AÇILIN, OKAN BURUK’U ÖVECEĞİM BİRAZ
SON 12 maçı da kazanarak tarihe geçmiş Okan Buruk.
Büyük bir başarı.
Mikrofonlar uzatılmış kendisine.
Şöyle demiş:
*
“Maçlar tek başına kazanılmıyor. Oyuncularımız harika iş çıkarıyorlar. Başarıyı birlikte yaşıyoruz.”
*
Okan Buruk’un bu yaklaşımı, teknik direktörlük paradigmasını değiştirecek türden bir yaklaşım.
Sanırım artık daha sakin, daha paylaşımcı, daha gürültüsüz, daha sansasyondan kaçınan teknik direktörlük anlayışına doğru gidiyoruz.
BİR SOSYALLEŞMEDEN ÖĞRENDİĞİM İKİ ŞEY
BİR: Tantuni, öyle kadim bir yemek değilmiş. 1980’lerde Mersin’de icat edilmiş. Mucidi kimdir, tam bilinmiyormuş. Biraz karambol varmış bu konuda. İlk tantuni, akciğerden yapılıyormuş. Ben de yüzyıllardır süren köklü bir gelenek sanıyordum tantuniyi. Hay Allah!

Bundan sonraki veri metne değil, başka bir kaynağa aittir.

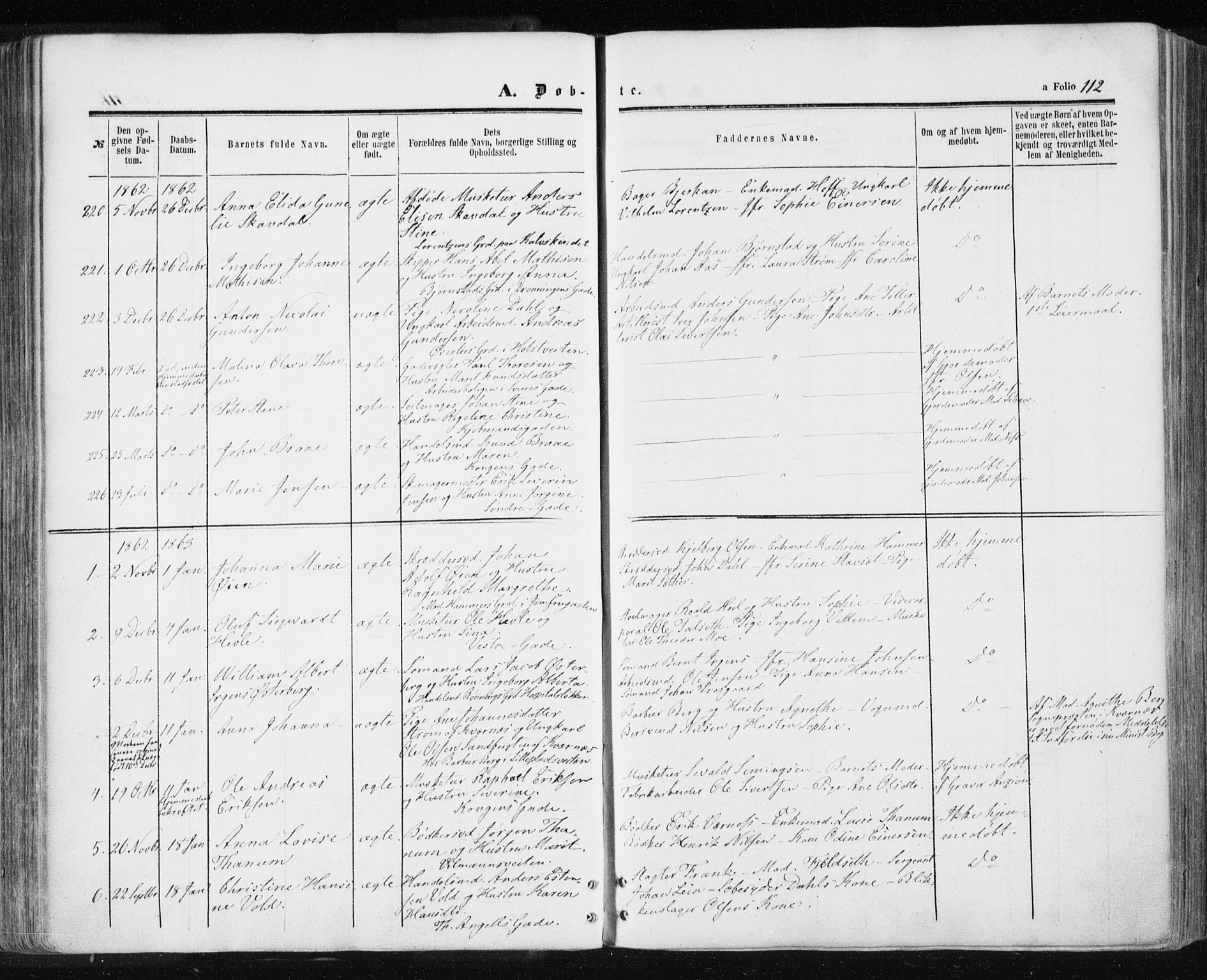 Ministerialprotokoller, klokkerbøker og fødselsregistre - Sør-Trøndelag, SAT/A-1456/601/L0053: Parish register (official) no. 601A21, 1857-1865, p. 112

İKİ: Bergüzar Korel, bir şarkı albümü çıkarmış. Ardından da Gökçe Bahadır aynı yola girmiş. Fakat
genel dinleyici kitlesi, Bergüzar Korel’in albümünü “Olmuş, olmuş” diye selamlarken Gökçe Bahadır’ın albümünü “Olmamış, olmamış” diye karşılamış. Ve bütün bunlardan benim haberim olmamış. Hay Allah!